For those of you who, like me, have never attended an academic conference, the format is quite simple. The presenters, mostly professors of something or another at some university or another, get up in groups of three or four and they read their papers. That’s right, they read to the audience, just as librarians read picture books to first graders in story time, except mostly there are no pictures, and then they take questions. Some of these academics are better storytellers and readers than others, but I will say that I learned something from almost every paper I heard read, except when I got lost in the cosmos of academia and erudition. (I heard and made lots of “lost” jokes at this conference.)
Here are some really, truly, actual sample titles of papers from Still Lost in the Cosmos: Walker Percy & the 21st Century:
Alienation, Dislocation and Restoration: Percy’s Semiotic Psychology
The Semiotics of Shame and the Christian Meta-narrative in Percy’s Lost in the Cosmos (I can’t tell you about these first two because I refused to attend session or panel in which one of the papers to be presented used the word “semiotics” or meta-narrative”. I have my limits. See Part 1 of this series.)
Falling into Transcendence: Walker Percy’s Demoniac Self, the Erotic and the Lust for God
Walker Percy’s Semiotics of Self: A Case Study: C.S. Peirce and the Problem of Reentry (Two colons! But pardon my ignorance, who is C.S. Peirce, and does he really place the “e” before the “i” in his last name?)
Deceit, Desire, and the Self-Help Book: Rereading Lost in the Cosmos as a novel in light of Rene Girard’s Mimetic Theory (Ditto Rene Girard?)
The Mishmash Theory of Man
Where are the Hittites? Tracing Walker Percy’s Theology of the Jews
A Moveable Piece: Stefan Zweig and Walker Percy’s Problem of Artist-Writer Reentry (And who is Stefan Zweig? I’m starting to feel like a low-information conference attendee.)
Revealing the Transcendent Third: Walker’s Percy’s Trinitarian Imagination
Starting Over: Amnesia, Escape, and Redemption in Lost in the Cosmos and in Percy’s Novels
Lost in the Cosmos and Gulliver’s Travels: Christian Satire in the Anglo-American Tradition
Walker Percy, Herman Melville, and Moby Dick, the (Second-to) Last Self-Help Book: An Intertextual Study of the Self (Ah, at last, Melville, Moby Dick, and Gulliver I know.
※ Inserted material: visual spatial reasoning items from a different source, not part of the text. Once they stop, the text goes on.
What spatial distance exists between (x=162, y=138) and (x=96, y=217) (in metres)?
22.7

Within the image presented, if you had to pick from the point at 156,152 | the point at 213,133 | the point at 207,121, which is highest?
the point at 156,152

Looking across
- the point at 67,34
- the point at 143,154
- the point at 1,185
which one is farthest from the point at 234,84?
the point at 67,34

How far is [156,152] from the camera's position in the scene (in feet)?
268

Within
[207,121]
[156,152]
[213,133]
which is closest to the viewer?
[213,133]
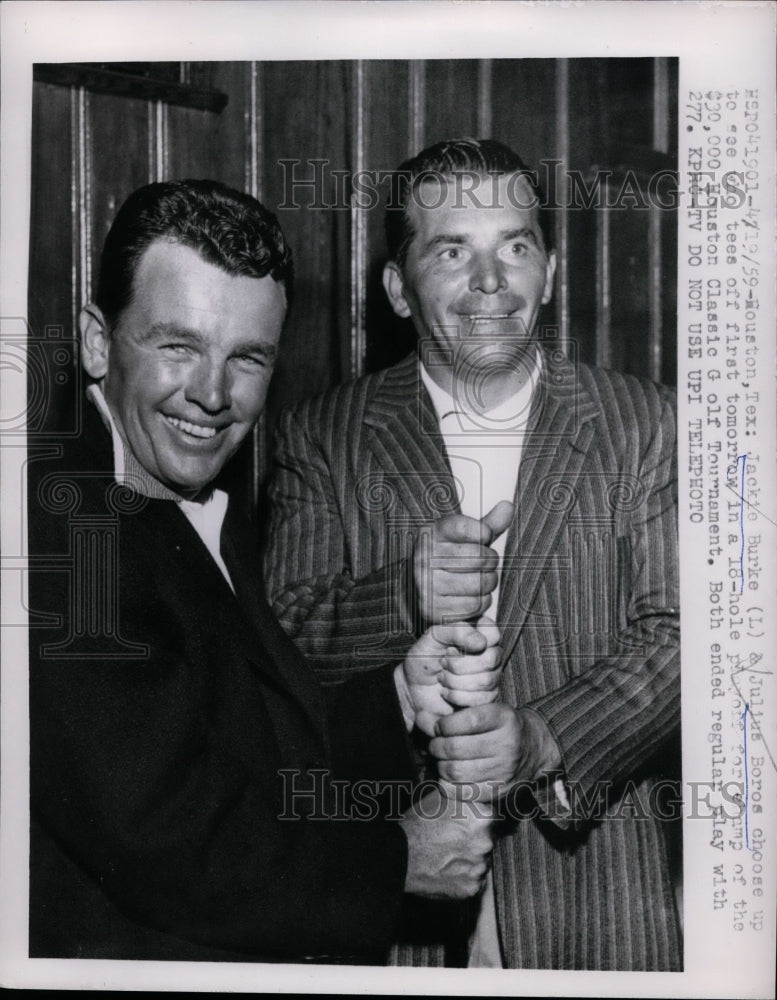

I went to these two presentations, wanting to feel as if I had at least something in my brain besides mush, the mishmash theory of me.)
The Dialectic of Belief: Participation and Uncertainty in Walker Percy’s Lost in the Cosmos
To begin with, I learned from just reading these titles that an academic conference requires colons. Without colons, the professors would find it impossible to give titles to their papers. However, my favorite title of a paper presented at the conference had no colons at all. It was a joke. Really, the paper was titled: “I went to a bookstore and asked the saleswoman, ‘Where’s the self-help section?’ She said if she told me, it would defeat the purpose.” It may have been my favorite, or at least second favorite, part of the entire conference.
So, the presenting of papers began on Friday afternoon in various conference rooms in the library at Loyola. I like libraries, and it was a very nice library. As we entered, to our left, was a statue of St. Ignatius of Loyola. He was wearing a purple T-shirt.
“Outside the front steps of the Monroe Library stands a life-size bronze statute of St. Ignatius de Loyola, a diminutive ex-soldier, courtier, and our patron saint.
Our students have named the statue Iggy, and occasionally loan him hats and T-shirts to promote various campus events and or decorate him with Mardi Gras beads during carnival season.”
I don’t think the purple shirt had anything to do with Walker Percy, but he might have appreciated the local color. The first panel I attended was transcendence, amnesia, and the paper with the joke title. I took notes. However, my notes may or may not have been recognizable as related to the topics being discussed. In my mind, My Self, the notes I took make perfect sense and are semiotically and integrally related to the papers that I heard. However, an impartial judge, if such a judge were to exist, might beg to differ. Perhaps St. Ignatius in his purple t-shirt will deign to judge in Part 3 of this series, Digression, Catastrophe, and Narcotic Refuge: Are the Existentialists Really Epicurians?